Melbourne’s Limb The Label launched online in September 2015 and opened a shop on Johnston Street in Fitzroy a year later. “Talking to friends [in the industry] who are doing similar things gave us the confidence to open,” says co-designer Sinead Hargreaves.
Since opening, almost all of the label’s sales have been made in-store, with a “maximum of 10 per cent coming through online sales” according to co-designer Andria Kiefer. “We just realised how local all of our customers are,” says Hargreaves. “We learn a lot from face-to-face connection with customers, too. When you’re just packing orders [for online], you’re not seeing your clothes worn by lots of different body types or hearing the feedback.”
Kiefer and Hargreaves are candid about their first year trading. “There are weeks where we think everyone’s gone into hiding,” says Hargreaves. “And then the next week it’s totally made up for the week before and people are going mad.”
“You can eat yourself up when you have a zero-dollar day, but retail is never going to be super secure. Just don’t be over the top with opening stores, grow slowly and naturally.”
While 2017 has proved a hot year for the arrival of international fashion store openings (American outlet chain TK Maxx, the British department store Debenhams and the Canadian designer-label store The New Trend), it seems the shine is wearing off. Giants including Topshop and Gap have now exited the market, and it looks likely Forever21 will follow.
“When I moved from Melbourne to London, many of my visiting friends would virtually clean out Oxford Street [where fast fashion retailers such as Topshop and Zara are positioned],” says Marian (WGSN Insight). “But that was largely because they were unavailable in Australia.

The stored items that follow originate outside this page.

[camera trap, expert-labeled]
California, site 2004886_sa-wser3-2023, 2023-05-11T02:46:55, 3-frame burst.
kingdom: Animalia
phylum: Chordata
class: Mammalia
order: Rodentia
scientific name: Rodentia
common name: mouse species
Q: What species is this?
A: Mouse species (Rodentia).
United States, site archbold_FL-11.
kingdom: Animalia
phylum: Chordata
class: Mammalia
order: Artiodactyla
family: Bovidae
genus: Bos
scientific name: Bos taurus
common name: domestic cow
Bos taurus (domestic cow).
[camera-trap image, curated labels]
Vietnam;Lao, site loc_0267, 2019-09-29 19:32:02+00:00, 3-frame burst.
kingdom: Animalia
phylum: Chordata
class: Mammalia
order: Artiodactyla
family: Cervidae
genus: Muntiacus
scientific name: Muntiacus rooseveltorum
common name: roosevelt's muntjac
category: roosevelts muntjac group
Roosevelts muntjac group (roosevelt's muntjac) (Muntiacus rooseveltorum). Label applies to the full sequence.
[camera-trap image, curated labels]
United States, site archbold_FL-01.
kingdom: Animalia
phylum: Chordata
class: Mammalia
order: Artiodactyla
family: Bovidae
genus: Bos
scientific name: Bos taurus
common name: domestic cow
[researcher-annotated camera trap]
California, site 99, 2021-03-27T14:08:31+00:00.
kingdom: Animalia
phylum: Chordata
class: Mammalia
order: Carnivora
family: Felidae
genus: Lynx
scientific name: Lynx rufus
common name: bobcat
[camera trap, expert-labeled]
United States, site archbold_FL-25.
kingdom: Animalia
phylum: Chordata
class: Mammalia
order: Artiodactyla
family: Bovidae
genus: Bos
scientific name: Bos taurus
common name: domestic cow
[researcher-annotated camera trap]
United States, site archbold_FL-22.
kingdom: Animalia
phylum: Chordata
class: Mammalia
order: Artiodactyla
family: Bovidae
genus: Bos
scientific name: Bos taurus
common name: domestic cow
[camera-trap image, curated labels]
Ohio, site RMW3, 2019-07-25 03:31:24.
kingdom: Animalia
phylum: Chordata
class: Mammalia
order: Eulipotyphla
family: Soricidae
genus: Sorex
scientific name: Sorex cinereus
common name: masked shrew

Now that they’re easily accessed, they [the fast-fashion brands] have less cachet.”
Marian says Australian consumers are particularly interested in exclusivity with an interest in buying from local brands. “Even if products aren’t Australian-made, there’s more of a consideration among Australians around buying from Australian-owned businesses,” she says. Online shopping data from Roy Morgan backs this up, at least in regards to womenswear. In 2015, two-thirds of online purchases of women’s clothes were made through Australian-owned websites. But 60 per cent of men’s-clothing purchases were made through international retailers including TopMan.
While fast fashion battles to sell to every type of consumer in the country, often with frequent discounting, independent retailers are taking stock of what sets them apart. “November was our strongest month without being on sale,” says Alex. “I feel like if you’re offering something interesting and different enough at the right price, people are still shopping and looking for a good product.”
“Our customers care about what they’re buying, people love hearing that ‘made in Melbourne’ or Australia is coming back,” says Kiefer. “I’m optimistic about consumers who are becoming a lot more aware that fast fashion isn’t good for the environment.”